The article goes on: ‘While the Brits are already planning their summer holidays, Germany is stuck in lockdown.
‘That’s because chancellor Angela Merkel, who as recently as Monday was holding out the prospect of loosening lockdown, sounded the alarm again yesterday.’
Chancellor Merkel told party colleagues on Tuesday that ‘we are now in the third wave’, warning that any easing of lockdown after March 7 could only take place gradually.
The chancellor, a trained scientist, has long been cautious about a hasty exit from lockdown – and Germany’s jab programme is not moving fast enough to protect a large share of the population at this stage.
A second Bild article describes Johnson’s plans as a ‘Corona-Brexit’, and asks: ‘When will we catch up to the Brits?’.
‘The deficit is growing: at the moment the Brits are vaccinating nearly three times as many people per day,’ it says.
‘Herd immunity on the island [meaning Britain] certainly appears in sight. And that’s why the Brits want to open up.’
While Ms Merkel has come under fire for letting Brussels take the lead in the vaccine race, the EU’s supply problems have been made worse by many Germans’ reluctance to take the AstraZeneca vaccine after European leaders voiced doubts about the jab.
Germany was among the countries which refused to let over-65s take the jab because of limited trial data, in contrast to Britain where real-world data this week showed the jab cutting hospitalisations in Scotland by 94 per cent.
Emmanuel Macron added fuel to the fire in France by casting doubt on the jab’s effectiveness and claiming that Britain had taken a risk by approving it so quickly.
Ms Merkel’s office is now pleading with Germans to take the AstraZeneca shot after only 187,000 of the jabs were administered out of the first 1.5million delivered.

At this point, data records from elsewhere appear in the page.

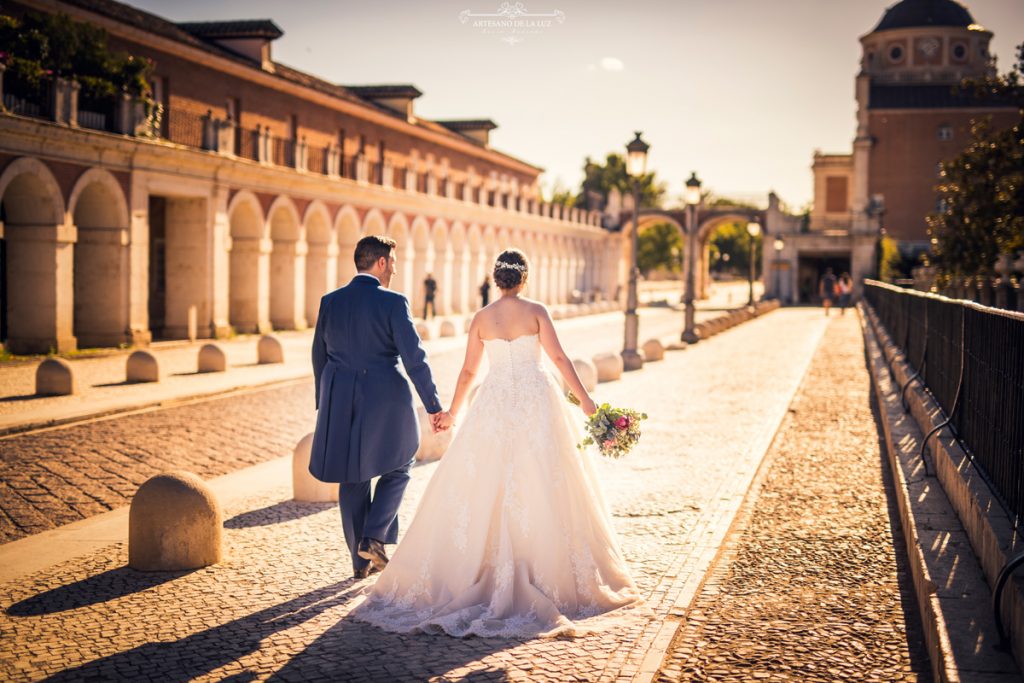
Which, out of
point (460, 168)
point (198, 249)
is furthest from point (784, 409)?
point (460, 168)

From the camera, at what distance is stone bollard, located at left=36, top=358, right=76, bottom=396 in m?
15.5

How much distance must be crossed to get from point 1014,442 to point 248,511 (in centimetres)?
533

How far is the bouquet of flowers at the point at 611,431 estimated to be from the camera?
605cm

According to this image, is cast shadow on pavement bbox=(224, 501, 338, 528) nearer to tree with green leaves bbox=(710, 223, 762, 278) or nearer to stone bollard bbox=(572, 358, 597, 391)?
stone bollard bbox=(572, 358, 597, 391)

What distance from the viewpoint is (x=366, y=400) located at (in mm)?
6066

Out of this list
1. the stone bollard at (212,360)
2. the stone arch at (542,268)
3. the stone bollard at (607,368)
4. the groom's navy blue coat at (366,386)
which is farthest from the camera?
the stone arch at (542,268)

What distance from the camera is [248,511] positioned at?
26.5ft

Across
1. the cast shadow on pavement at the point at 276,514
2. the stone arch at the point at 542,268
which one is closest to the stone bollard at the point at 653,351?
the cast shadow on pavement at the point at 276,514

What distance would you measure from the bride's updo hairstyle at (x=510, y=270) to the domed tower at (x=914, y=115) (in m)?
70.4

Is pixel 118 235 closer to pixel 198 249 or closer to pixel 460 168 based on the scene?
pixel 198 249

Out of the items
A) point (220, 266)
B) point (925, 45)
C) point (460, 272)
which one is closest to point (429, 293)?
point (460, 272)

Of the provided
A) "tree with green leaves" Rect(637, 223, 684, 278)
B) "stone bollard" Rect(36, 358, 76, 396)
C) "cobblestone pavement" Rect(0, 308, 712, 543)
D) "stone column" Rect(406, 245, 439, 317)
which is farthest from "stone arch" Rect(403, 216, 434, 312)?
"tree with green leaves" Rect(637, 223, 684, 278)

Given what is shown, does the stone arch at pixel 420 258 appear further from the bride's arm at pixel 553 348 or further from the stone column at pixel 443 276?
the bride's arm at pixel 553 348

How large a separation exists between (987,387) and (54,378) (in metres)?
13.0
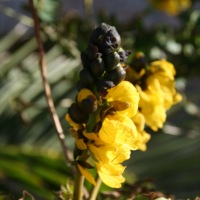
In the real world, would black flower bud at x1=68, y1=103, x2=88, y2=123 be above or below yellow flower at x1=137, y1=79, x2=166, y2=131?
below

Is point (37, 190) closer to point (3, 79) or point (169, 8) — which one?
point (3, 79)

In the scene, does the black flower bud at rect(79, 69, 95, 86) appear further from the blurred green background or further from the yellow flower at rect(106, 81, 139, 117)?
the blurred green background

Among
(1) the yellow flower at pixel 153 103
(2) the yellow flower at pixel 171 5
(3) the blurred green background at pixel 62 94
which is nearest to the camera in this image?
(1) the yellow flower at pixel 153 103

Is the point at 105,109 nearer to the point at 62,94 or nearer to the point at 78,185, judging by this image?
→ the point at 78,185

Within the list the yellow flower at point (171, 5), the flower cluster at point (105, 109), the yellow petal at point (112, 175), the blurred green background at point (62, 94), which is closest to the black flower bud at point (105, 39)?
the flower cluster at point (105, 109)

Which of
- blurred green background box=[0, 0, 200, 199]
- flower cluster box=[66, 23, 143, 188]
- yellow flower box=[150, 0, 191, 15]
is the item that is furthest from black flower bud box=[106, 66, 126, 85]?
yellow flower box=[150, 0, 191, 15]

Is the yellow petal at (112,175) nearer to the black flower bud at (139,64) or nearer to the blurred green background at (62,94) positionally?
the black flower bud at (139,64)
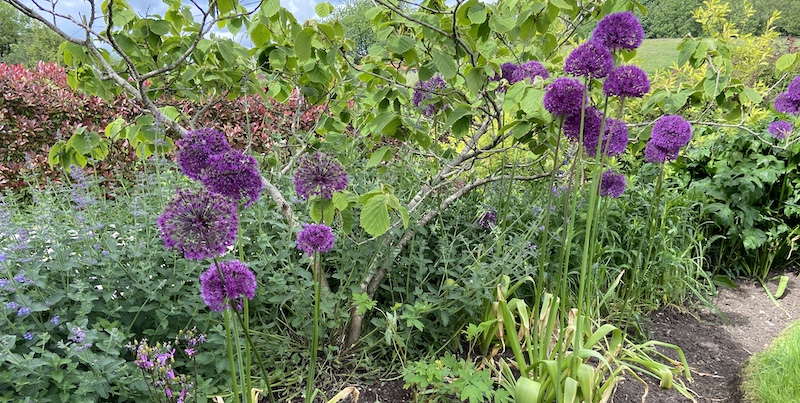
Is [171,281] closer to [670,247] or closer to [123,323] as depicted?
[123,323]

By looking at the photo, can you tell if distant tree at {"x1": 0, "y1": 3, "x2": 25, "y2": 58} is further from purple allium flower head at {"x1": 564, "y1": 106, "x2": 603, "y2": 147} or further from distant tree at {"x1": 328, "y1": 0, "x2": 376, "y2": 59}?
purple allium flower head at {"x1": 564, "y1": 106, "x2": 603, "y2": 147}

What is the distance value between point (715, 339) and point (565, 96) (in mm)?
2642

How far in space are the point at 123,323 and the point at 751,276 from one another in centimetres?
459

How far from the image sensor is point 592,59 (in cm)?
129

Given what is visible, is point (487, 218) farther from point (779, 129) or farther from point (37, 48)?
point (37, 48)

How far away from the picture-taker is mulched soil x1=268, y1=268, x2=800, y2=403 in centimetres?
236

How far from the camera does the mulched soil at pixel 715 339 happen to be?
236 centimetres

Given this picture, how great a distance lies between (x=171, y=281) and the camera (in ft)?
6.90

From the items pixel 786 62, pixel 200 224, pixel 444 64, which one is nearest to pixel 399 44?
pixel 444 64

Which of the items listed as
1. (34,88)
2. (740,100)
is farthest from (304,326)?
(34,88)

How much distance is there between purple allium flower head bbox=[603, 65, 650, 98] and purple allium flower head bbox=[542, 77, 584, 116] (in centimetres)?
8

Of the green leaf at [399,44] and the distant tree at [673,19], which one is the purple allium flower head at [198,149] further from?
the distant tree at [673,19]

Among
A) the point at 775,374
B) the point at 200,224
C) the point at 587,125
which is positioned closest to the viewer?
the point at 200,224

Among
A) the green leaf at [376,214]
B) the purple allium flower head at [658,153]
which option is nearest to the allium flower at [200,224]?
the green leaf at [376,214]
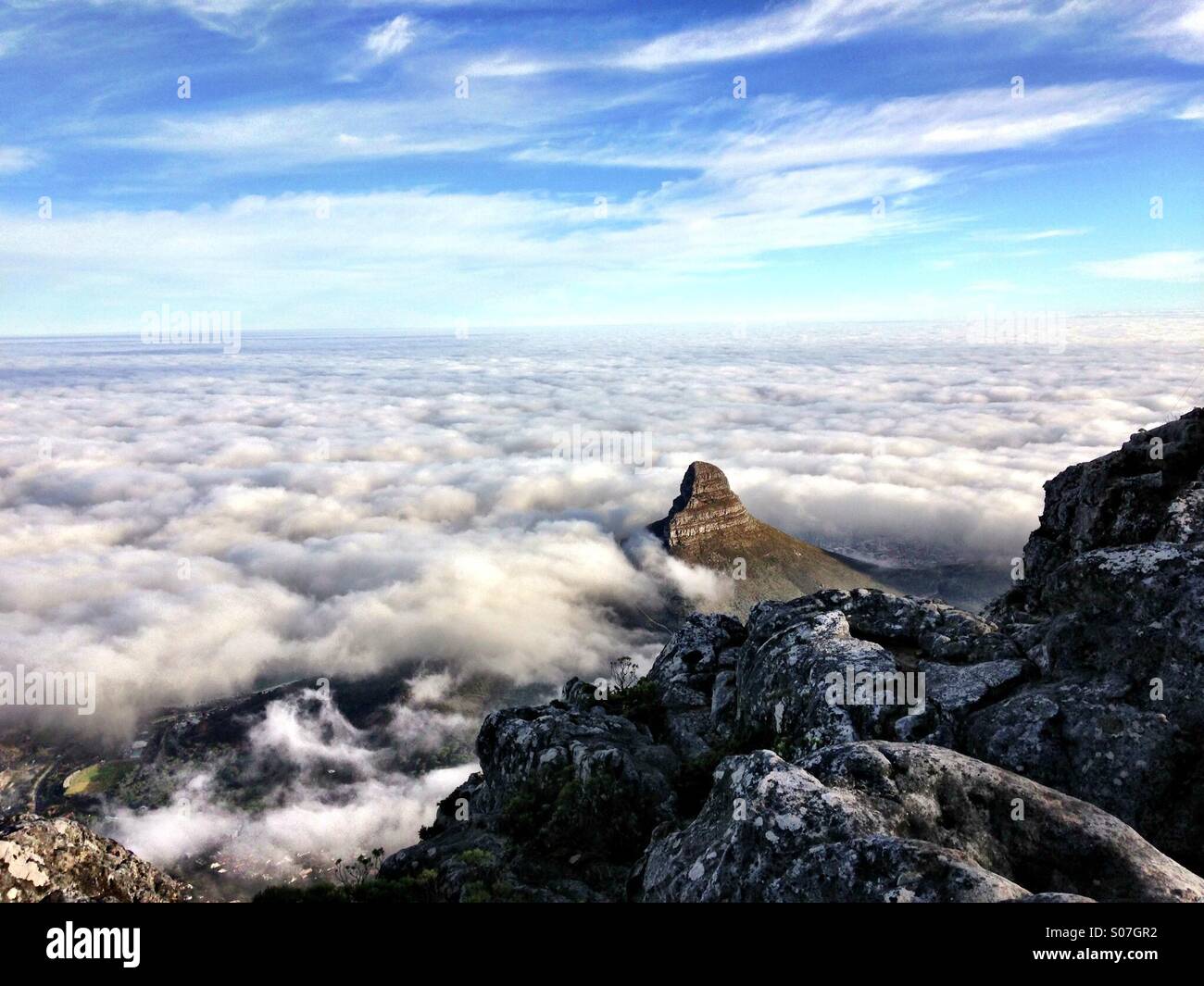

‘The vaccine from AstraZeneca is both safe and highly effective,’ Ms Merkel’s spokesman Steffen Seibert said on Monday. ‘The vaccine can save lives.’
EU chief Ursula von on der Leyen has now joined in that effort, saying that she herself would take the vaccine despite her earlier feud with the company.
‘I would take the AstraZeneca vaccine without a second thought, just like Moderna’s and BioNTech/Pfizer’s products,’ von der Leyen told the Augsburger Allgemeine.
The EU’s AstraZeneca problems are set to continue into the spring, with as many as 90million doses expected to be missing from shipments in the second quarter of 2021.
An EU official involved in talks with the firm says the company has warned that it may deliver only half of its promised 180million doses from April to June.
It comes after Brussels reacted with fury last month when AstraZeneca said it would cut deliveries to the bloc because of delays at a Belgian factory.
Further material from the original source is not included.